╭─ EXCERPTED PASSAGE

In fact, second-time applicants have roughly the same acceptance rate as pre-meds applying for the first time. So don't despair. Instead, focus on improving yourself as a candidate.
If you are planning to apply to medical school for the second (or third) time, begin by evaluating the strengths and weaknesses of your previous application.
The best resource is your school's pre-med advisor. Not only does your pre–med advisor have years of experience in the field, they'll be acquainted with all the successful applicants from your college for the preceding year. They can tell you how your application stacked up against the rest of the pool; they can also recommend programs that seemed to favor applicants with a similar background to your own.
Admissions committees are also often willing to give advice to rejected applicants (particularly polite ones). You should get in touch with schools at which you interviewed but were not accepted. Since medical schools only interview candidates that they are seriously considering for admission, these schools can give you a specific sense of how you can improve your chances in the next season.
In most cases, unsuccessful applicants need to improve in one of the following three areas: GPA, MCAT scores or communication skills.
If your grades need a boost, consider enrolling in some classes through your undergraduate college or through an extension program at a local university. Most med schools (though not all) will average all undergraduate coursework as part of your GPA. There are also post–baccalaureate programs specifically designed for medical school hopefuls whose undergraduate grades fell below average admissions criteria.

╰─
╭─ DATA SHOWN

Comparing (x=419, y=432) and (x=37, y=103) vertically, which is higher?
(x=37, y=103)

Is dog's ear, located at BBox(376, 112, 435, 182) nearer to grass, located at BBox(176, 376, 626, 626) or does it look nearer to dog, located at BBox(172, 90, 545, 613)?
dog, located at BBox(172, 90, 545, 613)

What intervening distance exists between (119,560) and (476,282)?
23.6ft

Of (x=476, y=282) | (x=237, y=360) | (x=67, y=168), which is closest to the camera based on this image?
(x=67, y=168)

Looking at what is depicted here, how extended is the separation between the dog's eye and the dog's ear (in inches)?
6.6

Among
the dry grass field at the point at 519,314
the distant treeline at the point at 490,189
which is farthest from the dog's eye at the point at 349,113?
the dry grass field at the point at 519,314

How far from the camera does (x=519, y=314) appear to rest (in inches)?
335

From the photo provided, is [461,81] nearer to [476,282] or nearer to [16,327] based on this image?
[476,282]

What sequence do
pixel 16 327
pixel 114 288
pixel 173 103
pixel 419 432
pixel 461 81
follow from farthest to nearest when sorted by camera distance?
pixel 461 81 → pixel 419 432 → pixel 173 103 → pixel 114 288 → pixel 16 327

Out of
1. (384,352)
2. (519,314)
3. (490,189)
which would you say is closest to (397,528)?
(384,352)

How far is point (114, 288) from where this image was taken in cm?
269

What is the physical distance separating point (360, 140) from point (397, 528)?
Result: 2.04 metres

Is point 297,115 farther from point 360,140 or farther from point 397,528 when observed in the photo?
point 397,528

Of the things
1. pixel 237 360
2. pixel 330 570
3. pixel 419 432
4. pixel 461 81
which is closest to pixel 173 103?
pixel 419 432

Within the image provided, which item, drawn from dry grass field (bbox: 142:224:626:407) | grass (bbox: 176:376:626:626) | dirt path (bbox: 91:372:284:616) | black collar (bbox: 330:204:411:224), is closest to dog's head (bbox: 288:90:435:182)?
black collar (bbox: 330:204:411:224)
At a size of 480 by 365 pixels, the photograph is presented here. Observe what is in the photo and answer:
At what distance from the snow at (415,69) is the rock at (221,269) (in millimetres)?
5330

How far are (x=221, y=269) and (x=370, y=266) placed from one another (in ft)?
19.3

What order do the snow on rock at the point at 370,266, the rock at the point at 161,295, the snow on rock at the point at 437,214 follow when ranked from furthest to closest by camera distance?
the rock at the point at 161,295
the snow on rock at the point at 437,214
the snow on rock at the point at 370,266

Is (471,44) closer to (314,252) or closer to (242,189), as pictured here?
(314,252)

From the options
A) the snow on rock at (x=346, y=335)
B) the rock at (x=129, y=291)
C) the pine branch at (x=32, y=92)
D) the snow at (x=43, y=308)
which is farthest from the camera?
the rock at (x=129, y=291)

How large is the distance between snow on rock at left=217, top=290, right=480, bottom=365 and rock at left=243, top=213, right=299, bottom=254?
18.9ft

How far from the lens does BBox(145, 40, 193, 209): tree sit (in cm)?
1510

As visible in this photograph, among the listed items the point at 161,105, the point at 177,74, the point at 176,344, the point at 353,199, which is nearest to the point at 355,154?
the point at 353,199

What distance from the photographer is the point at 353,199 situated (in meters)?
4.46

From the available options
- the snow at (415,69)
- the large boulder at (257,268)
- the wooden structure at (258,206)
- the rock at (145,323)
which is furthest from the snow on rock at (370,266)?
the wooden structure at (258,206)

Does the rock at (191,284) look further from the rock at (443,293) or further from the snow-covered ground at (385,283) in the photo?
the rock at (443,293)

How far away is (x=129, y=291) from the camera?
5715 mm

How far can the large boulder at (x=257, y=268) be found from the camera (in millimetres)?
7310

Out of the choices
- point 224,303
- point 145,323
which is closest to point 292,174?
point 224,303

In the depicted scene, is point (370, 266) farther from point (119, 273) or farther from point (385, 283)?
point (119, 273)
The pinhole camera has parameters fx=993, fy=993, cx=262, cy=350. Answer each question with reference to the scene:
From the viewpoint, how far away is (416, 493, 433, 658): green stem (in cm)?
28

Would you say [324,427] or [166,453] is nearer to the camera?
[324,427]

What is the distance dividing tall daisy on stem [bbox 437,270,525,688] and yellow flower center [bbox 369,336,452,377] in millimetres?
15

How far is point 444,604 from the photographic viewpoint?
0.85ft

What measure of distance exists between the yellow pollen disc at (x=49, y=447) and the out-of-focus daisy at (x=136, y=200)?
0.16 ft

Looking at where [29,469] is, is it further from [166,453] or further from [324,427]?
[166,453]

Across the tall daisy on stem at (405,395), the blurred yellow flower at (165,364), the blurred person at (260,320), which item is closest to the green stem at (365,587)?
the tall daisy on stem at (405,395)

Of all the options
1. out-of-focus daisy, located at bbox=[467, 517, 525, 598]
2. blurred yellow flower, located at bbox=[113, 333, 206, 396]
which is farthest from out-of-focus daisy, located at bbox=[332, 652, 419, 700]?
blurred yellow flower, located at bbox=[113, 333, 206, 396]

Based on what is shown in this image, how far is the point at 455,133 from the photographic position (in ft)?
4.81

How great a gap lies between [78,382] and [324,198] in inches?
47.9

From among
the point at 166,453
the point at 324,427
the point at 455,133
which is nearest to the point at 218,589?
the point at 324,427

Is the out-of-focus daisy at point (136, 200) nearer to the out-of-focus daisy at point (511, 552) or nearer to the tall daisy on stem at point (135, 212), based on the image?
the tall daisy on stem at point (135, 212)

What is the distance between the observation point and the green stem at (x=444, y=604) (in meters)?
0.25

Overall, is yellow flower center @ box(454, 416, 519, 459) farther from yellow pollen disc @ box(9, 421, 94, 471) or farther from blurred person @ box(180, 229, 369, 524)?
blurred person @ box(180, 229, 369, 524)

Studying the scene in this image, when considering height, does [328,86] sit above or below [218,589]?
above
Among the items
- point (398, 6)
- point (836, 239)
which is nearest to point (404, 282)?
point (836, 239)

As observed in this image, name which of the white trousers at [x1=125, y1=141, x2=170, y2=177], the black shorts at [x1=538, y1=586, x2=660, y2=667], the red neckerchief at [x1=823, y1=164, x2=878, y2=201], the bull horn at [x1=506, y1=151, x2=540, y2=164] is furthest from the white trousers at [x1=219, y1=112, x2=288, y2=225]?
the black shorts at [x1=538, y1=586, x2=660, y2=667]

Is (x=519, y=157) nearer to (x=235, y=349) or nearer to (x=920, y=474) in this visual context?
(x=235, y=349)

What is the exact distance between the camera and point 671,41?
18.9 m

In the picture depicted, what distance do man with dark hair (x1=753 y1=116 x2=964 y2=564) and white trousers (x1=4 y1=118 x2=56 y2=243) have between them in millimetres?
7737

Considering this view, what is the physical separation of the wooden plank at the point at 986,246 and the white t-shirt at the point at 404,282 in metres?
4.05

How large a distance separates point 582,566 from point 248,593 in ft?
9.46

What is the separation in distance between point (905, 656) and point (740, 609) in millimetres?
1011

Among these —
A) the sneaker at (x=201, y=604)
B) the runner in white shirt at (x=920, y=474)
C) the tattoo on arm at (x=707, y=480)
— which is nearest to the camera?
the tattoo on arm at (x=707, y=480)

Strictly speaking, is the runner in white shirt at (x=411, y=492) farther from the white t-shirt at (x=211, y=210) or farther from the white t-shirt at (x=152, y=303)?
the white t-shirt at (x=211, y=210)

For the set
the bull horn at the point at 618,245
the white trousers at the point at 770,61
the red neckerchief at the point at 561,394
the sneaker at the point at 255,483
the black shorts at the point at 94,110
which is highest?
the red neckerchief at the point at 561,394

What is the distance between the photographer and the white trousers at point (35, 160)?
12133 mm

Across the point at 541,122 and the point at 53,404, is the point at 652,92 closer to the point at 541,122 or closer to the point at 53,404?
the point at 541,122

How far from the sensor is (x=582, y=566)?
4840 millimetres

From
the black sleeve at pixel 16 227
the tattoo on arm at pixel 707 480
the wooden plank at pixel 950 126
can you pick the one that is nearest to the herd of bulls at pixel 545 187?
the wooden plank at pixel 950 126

╰─

## LIST OF TASKS
**a)** Translate this sentence from the passage on reapplying to medical school into Spanish: "Admissions committees are also often willing to give advice to rejected applicants (particularly polite ones)."
**b)** According to the passage on reapplying to medical school, in which areas do most unsuccessful applicants need to improve? List every one it names.
**c)** Return the portion of the passage on reapplying to medical school from "If you are planning" to "to your own.", word for word.

## ANSWERS GIVEN
**a)** Los comités de admisión también suelen estar dispuestos a dar consejos a los solicitantes rechazados (en particular a los que son corteses).

**b)**
- GPA
- MCAT scores
- Communication skills

**c)**
If you are planning to apply to medical school for the second (or third) time, begin by evaluating the strengths and weaknesses of your previous application.
The best resource is your school's pre-med advisor. Not only does your pre–med advisor have years of experience in the field, they'll be acquainted with all the successful applicants from your college for the preceding year. They can tell you how your application stacked up against the rest of the pool; they can also recommend programs that seemed to favor applicants with a similar background to your own.